Now, five years later, I think it is finally time to give this little project a new push. I am still not an expert on the pill, but I took it for eight years. Here, I gather personal experiences and conversations with girls, women, and people with ovaries. This is a different form of knowledge, more like “traditional wisdom.” This is why I hesitated at first to share this on the blog. On this page, I am taking off my “scientist” mask. But being a scientist should not stop me from talking about personal experiences and traditional wisdom and giving this topic some space on my blog.

I have no idea who will read this. But it is a topic we need to talk about more. The lives of many women and people with ovaries are shaped by taking the pill, often without realising the role it plays. Additionally, many men have no idea what is happening in the bodies of their partners, sisters, friends, daughters, or mothers. Contraception is left to them, as it seems to be a female responsibility not to get pregnant. But the fact that these individuals are under serious medication, and that the pill might impact their moods, thoughts and overall health far more than often realised, is neglected. We need more transparency and a fuller picture of what it means to take the pill. So let’s talk about the pill.

Here is my little forum, where stories about the pill are collected. If you have a pill story, too and feel like sharing, please feel free. What happened to the body while the pill was taken, or when you/your partner stopped taking it? In the first comment here, I am sharing my personal experience with the pill.

Last but not least, I want to say thanks to my dear Anna for giving me the emotional push to bring this topic back to life and out here. Your supportive words helped a lot to shut down the doubts—mille grazie <3. Also, if you are taking the pill, Sarah E. Hill points out in her article the importance of keeping a journal or sharing changes with close people who can keep an eye on you. That is all. Let’s learn from each other’s stories <3.


Our pill stories

This Post Has 2 Comments

  1. Julia

    Here is my personal experience with the pill.

    I had a completely different image of myself. An image full of self-doubt, insecurities and extreme mood swings. I cried so much in those years of taking the pill (the brand called AIDA) and thought this was normal in those teenage years. Now looking back, following the slowly appearing long-term studies, I am not so sure if this really only was puberty.
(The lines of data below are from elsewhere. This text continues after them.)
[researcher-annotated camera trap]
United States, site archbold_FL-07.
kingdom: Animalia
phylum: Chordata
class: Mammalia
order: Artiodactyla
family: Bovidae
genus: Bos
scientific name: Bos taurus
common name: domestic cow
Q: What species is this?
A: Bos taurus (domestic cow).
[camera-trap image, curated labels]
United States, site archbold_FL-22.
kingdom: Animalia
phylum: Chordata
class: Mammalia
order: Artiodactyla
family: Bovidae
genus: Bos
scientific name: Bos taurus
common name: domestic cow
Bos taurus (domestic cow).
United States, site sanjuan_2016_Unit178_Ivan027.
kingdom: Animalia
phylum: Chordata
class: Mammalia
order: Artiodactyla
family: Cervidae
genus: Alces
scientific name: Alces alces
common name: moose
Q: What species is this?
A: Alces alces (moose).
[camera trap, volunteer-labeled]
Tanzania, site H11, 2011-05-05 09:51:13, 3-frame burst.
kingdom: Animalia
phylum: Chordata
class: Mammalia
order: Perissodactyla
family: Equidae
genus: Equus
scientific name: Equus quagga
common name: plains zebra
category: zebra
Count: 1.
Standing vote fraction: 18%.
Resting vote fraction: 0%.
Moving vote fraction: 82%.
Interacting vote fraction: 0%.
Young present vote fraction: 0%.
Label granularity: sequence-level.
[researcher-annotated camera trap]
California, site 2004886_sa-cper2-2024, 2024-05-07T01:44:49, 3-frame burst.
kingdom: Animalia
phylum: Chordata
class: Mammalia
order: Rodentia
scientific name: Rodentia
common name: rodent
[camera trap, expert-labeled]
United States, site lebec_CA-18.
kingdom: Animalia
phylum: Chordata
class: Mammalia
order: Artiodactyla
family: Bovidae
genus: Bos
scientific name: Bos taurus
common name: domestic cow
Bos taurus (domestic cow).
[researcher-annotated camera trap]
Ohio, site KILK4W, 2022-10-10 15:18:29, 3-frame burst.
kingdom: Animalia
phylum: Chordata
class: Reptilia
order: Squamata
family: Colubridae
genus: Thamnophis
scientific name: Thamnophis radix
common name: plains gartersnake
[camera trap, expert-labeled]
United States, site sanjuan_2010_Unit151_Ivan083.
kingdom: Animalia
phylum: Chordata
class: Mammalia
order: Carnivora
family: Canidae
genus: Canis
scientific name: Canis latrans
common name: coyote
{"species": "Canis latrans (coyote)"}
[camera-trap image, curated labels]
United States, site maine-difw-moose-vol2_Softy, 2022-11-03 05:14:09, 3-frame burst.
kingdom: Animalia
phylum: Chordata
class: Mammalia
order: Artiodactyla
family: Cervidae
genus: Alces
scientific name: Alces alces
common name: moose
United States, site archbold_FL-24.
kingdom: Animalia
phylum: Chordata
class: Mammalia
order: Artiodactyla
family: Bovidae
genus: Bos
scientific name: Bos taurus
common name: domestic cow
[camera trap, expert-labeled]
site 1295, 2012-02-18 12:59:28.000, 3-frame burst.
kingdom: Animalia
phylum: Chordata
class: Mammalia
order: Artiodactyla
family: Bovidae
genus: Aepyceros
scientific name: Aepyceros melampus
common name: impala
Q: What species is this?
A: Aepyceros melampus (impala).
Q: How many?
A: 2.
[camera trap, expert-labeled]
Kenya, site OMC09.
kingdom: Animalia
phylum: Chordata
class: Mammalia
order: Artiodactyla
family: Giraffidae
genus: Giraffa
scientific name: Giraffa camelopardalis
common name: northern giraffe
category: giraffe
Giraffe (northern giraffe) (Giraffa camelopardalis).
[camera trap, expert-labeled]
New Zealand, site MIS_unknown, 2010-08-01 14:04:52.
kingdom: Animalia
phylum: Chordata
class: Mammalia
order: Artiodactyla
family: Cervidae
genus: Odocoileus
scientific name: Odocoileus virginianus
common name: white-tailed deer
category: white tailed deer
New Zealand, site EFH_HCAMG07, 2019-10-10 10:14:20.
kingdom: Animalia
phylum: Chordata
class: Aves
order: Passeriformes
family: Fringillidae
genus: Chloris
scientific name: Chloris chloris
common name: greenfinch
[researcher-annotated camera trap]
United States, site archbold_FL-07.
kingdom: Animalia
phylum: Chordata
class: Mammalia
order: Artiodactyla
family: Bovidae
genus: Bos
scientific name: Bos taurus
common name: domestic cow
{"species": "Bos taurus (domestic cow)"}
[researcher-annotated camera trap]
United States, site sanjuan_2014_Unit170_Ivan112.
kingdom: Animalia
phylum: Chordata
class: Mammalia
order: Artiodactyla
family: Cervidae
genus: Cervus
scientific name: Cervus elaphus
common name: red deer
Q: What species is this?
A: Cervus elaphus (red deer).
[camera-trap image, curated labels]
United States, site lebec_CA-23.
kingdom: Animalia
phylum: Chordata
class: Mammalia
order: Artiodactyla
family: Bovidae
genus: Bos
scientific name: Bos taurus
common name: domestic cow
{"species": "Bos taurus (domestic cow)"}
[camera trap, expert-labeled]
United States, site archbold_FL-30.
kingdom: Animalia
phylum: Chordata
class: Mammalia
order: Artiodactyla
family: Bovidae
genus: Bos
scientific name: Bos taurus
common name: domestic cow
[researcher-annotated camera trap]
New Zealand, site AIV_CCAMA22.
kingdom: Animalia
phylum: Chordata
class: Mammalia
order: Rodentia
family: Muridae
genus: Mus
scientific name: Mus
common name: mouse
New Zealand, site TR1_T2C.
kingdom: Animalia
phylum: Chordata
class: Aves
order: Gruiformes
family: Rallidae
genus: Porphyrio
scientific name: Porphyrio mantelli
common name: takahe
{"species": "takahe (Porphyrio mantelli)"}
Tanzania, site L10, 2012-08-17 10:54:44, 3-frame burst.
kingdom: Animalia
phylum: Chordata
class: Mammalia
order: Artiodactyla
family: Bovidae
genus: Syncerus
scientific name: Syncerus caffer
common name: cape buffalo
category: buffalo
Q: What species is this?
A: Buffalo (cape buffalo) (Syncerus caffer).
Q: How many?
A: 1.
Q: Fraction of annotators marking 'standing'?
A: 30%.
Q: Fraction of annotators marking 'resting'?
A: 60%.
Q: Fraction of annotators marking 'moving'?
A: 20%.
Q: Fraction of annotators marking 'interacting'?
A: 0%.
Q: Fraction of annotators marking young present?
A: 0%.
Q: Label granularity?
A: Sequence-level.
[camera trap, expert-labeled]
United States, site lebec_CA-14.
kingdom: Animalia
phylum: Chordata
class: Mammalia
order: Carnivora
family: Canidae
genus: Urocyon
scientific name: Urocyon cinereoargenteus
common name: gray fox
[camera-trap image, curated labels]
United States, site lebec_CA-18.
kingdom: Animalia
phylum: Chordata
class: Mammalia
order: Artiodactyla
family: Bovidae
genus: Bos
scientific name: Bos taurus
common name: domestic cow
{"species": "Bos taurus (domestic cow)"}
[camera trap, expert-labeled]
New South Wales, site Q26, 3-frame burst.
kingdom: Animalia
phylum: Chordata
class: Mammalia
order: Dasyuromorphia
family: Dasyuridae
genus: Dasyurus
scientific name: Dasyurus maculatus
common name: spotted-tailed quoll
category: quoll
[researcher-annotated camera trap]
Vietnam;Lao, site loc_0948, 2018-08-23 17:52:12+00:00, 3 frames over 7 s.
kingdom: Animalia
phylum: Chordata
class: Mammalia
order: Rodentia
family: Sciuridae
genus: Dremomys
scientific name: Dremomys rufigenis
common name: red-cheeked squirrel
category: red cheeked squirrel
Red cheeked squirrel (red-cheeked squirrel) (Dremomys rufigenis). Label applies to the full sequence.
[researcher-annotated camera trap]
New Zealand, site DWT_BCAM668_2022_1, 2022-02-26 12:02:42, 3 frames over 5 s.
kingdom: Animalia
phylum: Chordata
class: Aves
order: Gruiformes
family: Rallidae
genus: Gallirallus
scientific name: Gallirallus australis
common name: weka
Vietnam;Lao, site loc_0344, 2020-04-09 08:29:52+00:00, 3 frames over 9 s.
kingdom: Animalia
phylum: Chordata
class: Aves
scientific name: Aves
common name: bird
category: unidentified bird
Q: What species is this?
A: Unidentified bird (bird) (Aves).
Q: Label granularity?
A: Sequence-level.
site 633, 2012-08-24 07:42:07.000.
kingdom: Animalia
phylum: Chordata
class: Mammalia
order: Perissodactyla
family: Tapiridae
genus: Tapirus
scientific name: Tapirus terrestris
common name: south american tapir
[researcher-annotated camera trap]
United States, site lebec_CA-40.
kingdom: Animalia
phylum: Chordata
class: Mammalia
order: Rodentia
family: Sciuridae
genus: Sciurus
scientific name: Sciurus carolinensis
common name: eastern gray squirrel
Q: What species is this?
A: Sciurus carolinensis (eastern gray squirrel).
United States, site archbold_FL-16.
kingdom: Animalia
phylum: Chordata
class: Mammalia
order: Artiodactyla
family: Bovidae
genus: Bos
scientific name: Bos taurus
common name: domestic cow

    Apart from these outbursts, my emotions felt so buffered, and I experienced a severely muted perception of my feelings. All the highs were not as high, but also the lows were not so deep. I only realised once I stopped taking the pill how much more alive I felt, more like myself again, more centered. I do not want to exaggerate, but sometimes I see the pill as a little demon that took control over me during those years. I was not myself anymore. The pill really had a life-altering impact on me, and this is why it is so important for me to speak about this.

  2. Anna Berti Suman

    Dear Julia,

    Thank you for taking the courage for discussing such an intimate matter. After our talk in the beautiful surroundings of Vigo I felt deeply puzzled about past experiences and emotions associated with taking the pill, which I had in my body for almost a decade. I fully agree that back then I felt that there were not many options and that it was the standard way to approach the contraception “problem”, even though it was deeply a medical choice with consequences. I would have loved to read your post back then and start paying attention to side effects that this choice caused. I also feel deeply uncomfortable with the fact that contraception is mostly left to women, “as it seems to be a female responsibility not to get pregnant.” I am currently more and more inclined to take up this discourse with my partner as I feel it is an equally shared responsibility, but if I would have been a young teen, this discussion would have been probably way more difficult.
    In conclusion, I truly hope that women and girls reading this post will join our conversation and be inspired to take this discussion in their daily life!